By Dr Samuel Lebens / Jewish World blogger | Jul.18, 2012 |

This week, a rabbi from New York was convicted of money laundering. Rabbi Mordchai Fish was sentenced to nearly four years in prison for laundering close to a million dollars in what he thought were illicit funds through a religious charity. We should be flabbergasted that a teacher and preacher of Judaism should stoop so low. But, of course, we’re not shocked at all. In fact, we’ve seen rabbis who’ve done, or have at least been credibly accused of doing, much worse crimes. In the U.S., rabbis were arrested as part of a major corruption sting surrounding the illegal organ trafficking of a Mr Levy Rosenbaum (himself, not a rabbi). In Australia, a tightly knit Chabad Lubavitch community was rocked by claims of sex abuse by the community’s rabbi, in alleged instances of child abuse at an Orthodox boys school. And in Israel, Rabbi Moti Elon has long been fighting off serious accusations of sexual abuse. While the rabbi, who denies the accusations, has conceded that he might have kissed and hugged two of his students, he rebuffed suggestions that he did so for sexual pleasure, but rather as a way to console and encourage them.

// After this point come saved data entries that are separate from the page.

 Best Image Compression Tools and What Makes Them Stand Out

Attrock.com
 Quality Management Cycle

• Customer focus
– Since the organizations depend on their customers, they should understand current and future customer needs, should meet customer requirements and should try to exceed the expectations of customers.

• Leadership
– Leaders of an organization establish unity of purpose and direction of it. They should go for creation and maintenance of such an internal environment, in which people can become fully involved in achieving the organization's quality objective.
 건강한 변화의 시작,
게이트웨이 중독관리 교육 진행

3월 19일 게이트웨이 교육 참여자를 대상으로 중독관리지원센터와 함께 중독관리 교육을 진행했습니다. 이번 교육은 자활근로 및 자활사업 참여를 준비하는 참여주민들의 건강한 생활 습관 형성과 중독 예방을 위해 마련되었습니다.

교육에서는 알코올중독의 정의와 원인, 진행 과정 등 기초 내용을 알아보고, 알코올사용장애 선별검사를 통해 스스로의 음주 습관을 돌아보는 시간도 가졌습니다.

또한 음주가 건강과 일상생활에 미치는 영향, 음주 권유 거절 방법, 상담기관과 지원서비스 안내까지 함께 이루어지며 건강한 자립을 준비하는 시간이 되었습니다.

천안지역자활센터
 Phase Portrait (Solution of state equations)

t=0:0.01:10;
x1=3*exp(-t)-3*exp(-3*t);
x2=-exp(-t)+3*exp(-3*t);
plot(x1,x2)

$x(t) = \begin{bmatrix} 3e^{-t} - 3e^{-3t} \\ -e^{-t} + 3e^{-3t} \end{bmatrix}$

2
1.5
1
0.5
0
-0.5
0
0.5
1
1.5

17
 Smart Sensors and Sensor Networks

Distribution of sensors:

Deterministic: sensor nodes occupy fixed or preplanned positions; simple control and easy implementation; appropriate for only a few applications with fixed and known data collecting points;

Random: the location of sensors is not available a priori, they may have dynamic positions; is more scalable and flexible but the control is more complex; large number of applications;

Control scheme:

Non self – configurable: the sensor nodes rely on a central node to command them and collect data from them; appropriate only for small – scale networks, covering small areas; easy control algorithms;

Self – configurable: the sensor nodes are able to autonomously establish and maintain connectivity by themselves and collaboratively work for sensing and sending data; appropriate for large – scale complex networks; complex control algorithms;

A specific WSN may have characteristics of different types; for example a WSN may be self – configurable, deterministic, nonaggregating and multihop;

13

In this latest case concerning Rabbi Fish, one might have some sympathy for the man. He was, after all, caught in a sting operation. He was approached to launder money by a police informant to see how he might respond. He was tempted. Now he’s going to prison. The problem with a sting operation is that you can never know whether the person really would have lead a life of crime had it not been for your entrapment. The Torah commands us not to put a stumbling block before the blind. If you ignore this law, and then blind people stumble, you can hardly blame the blind.